§ Records to use

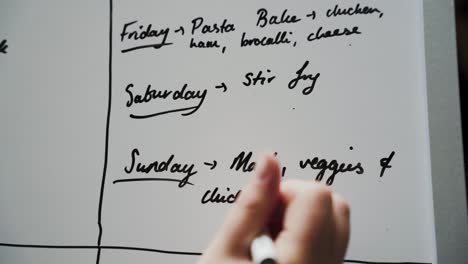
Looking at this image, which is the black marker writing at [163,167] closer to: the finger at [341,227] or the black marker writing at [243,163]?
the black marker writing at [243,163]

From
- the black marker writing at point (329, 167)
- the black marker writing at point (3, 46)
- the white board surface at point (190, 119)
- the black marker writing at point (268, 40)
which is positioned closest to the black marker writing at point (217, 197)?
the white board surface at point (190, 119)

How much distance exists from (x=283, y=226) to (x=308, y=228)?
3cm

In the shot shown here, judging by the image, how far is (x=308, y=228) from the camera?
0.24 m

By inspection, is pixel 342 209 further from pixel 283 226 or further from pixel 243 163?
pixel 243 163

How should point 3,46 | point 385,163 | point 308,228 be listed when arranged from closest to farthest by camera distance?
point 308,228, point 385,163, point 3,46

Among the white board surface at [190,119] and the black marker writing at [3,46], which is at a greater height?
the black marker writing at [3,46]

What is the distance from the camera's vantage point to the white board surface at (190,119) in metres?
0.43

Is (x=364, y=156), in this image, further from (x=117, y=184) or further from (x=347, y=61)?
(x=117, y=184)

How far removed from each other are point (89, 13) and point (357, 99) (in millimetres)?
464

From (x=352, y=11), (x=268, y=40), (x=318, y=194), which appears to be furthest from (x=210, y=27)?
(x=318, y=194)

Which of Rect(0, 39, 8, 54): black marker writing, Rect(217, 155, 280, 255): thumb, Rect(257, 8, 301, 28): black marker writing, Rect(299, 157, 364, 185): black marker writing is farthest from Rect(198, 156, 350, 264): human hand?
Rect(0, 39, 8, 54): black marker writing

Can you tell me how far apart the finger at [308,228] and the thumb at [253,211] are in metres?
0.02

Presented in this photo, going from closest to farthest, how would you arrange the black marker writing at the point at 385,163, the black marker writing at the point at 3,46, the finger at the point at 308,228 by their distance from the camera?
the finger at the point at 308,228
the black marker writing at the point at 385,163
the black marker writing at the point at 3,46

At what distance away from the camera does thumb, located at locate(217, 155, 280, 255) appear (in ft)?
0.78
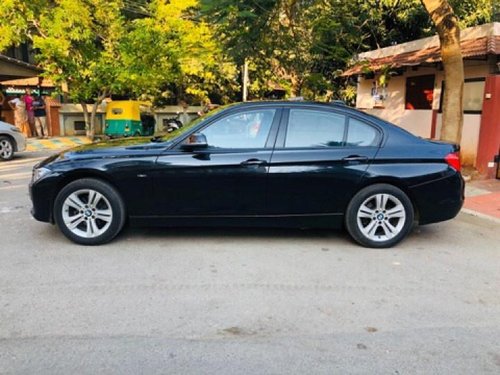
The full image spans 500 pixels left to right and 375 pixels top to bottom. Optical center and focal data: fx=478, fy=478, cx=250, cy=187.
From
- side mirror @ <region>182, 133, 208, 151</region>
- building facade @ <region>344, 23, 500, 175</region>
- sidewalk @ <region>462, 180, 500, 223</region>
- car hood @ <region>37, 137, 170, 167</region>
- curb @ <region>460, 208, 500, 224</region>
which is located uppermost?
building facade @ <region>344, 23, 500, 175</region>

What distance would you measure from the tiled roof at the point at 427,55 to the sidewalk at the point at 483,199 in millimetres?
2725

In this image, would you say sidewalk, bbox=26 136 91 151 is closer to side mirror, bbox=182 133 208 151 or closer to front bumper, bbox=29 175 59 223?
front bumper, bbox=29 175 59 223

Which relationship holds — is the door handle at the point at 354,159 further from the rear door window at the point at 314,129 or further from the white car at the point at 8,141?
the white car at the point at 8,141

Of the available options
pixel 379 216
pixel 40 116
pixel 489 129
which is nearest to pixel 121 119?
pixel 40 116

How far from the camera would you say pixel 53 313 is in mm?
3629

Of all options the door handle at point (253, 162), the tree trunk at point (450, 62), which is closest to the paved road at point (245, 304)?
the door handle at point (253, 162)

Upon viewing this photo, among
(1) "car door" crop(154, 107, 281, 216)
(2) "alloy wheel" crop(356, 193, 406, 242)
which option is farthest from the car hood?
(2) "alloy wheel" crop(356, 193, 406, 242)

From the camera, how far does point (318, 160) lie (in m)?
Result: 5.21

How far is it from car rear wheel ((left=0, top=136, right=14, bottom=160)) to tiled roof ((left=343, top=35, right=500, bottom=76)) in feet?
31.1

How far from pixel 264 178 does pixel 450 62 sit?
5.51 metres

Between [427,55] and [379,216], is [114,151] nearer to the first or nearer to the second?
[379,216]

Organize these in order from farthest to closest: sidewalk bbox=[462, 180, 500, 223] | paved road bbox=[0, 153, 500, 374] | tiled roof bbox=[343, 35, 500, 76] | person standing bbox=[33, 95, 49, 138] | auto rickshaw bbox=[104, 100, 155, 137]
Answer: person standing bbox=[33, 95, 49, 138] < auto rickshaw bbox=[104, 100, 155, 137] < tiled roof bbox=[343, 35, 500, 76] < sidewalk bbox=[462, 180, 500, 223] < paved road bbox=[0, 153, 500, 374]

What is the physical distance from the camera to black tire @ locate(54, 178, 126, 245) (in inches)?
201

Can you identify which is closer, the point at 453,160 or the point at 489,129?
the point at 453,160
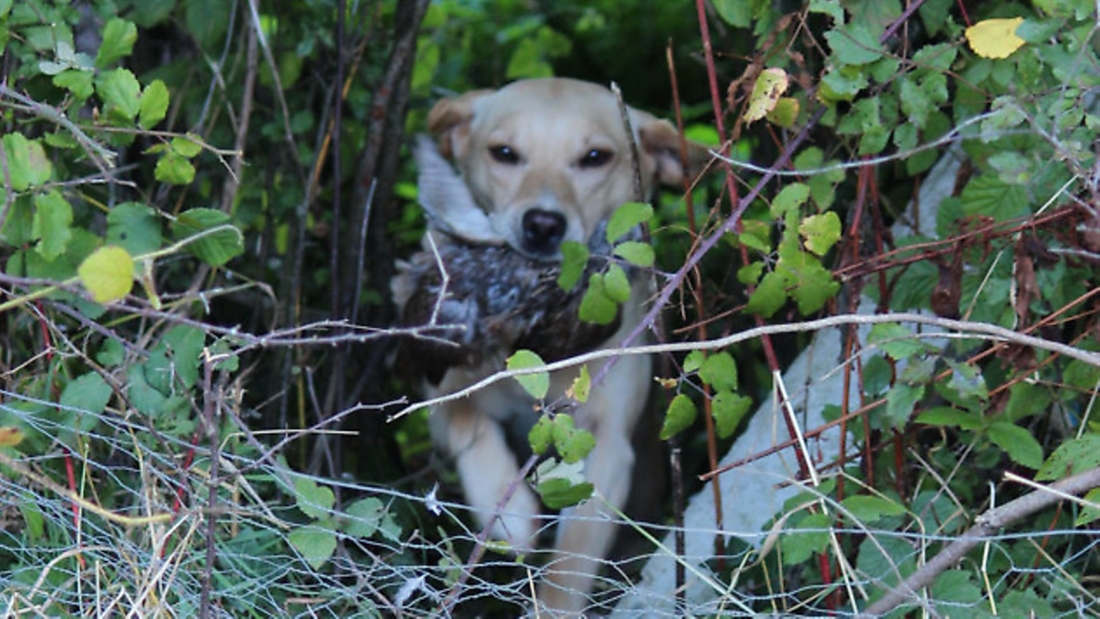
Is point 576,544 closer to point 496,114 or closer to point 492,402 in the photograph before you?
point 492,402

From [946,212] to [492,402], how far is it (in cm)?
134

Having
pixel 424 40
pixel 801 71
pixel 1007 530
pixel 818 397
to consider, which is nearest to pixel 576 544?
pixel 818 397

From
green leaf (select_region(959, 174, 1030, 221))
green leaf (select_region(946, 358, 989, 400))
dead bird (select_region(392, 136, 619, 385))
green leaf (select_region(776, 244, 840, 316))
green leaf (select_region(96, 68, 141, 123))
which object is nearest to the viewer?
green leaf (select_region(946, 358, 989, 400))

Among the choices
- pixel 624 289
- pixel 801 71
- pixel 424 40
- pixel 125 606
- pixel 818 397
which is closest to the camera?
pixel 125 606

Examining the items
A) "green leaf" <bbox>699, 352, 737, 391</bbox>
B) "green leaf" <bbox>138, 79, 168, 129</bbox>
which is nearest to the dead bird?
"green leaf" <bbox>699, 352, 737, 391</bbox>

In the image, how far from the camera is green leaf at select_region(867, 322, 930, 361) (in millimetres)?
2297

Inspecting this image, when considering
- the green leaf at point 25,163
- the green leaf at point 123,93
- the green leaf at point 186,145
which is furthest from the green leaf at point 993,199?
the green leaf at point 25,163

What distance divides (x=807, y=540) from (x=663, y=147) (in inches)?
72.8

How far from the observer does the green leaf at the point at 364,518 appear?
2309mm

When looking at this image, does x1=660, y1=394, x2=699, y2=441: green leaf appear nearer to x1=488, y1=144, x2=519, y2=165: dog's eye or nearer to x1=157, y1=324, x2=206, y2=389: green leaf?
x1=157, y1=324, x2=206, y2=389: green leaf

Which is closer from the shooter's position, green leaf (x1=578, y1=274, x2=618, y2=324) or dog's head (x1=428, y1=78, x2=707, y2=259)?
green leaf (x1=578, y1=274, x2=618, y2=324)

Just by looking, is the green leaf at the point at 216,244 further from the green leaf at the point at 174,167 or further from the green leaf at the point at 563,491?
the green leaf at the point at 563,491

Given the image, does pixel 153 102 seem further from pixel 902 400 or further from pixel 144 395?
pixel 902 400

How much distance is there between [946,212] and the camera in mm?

§ What is required
Take the line holding "Among the choices" and all lines after it through the end of the data, and set them down exactly.

§ Correct result
Among the choices
- pixel 624 289
- pixel 801 71
- pixel 424 40
- pixel 125 606
- pixel 818 397
which is closest to the camera?
pixel 125 606

Examining the items
A) "green leaf" <bbox>699, 352, 737, 391</bbox>
B) "green leaf" <bbox>138, 79, 168, 129</bbox>
which is nearest to the dead bird?
"green leaf" <bbox>699, 352, 737, 391</bbox>

In the image, how far from the camera is green leaf at select_region(867, 322, 930, 361) (in millimetres)?
2297

Inspecting this image, when considering
- the green leaf at point 25,163
- the green leaf at point 123,93
- the green leaf at point 186,145
which is furthest from the green leaf at point 993,199?
the green leaf at point 25,163

What distance divides (x=807, y=540) from (x=663, y=147) (in inches)?
72.8

How far from the observer does the green leaf at the point at 364,518 appear?
2309mm

When looking at this image, does x1=660, y1=394, x2=699, y2=441: green leaf appear nearer to x1=488, y1=144, x2=519, y2=165: dog's eye or nearer to x1=157, y1=324, x2=206, y2=389: green leaf?
x1=157, y1=324, x2=206, y2=389: green leaf

Which is closer from the shooter's position, green leaf (x1=578, y1=274, x2=618, y2=324) or dog's head (x1=428, y1=78, x2=707, y2=259)?
green leaf (x1=578, y1=274, x2=618, y2=324)

Just by looking, is the green leaf at the point at 216,244 further from the green leaf at the point at 174,167 or further from the green leaf at the point at 563,491?
the green leaf at the point at 563,491

Given the image, does pixel 153 102 seem further from pixel 902 400 or further from pixel 144 395?
pixel 902 400

How much distance is there between [946,212] and the camera in mm?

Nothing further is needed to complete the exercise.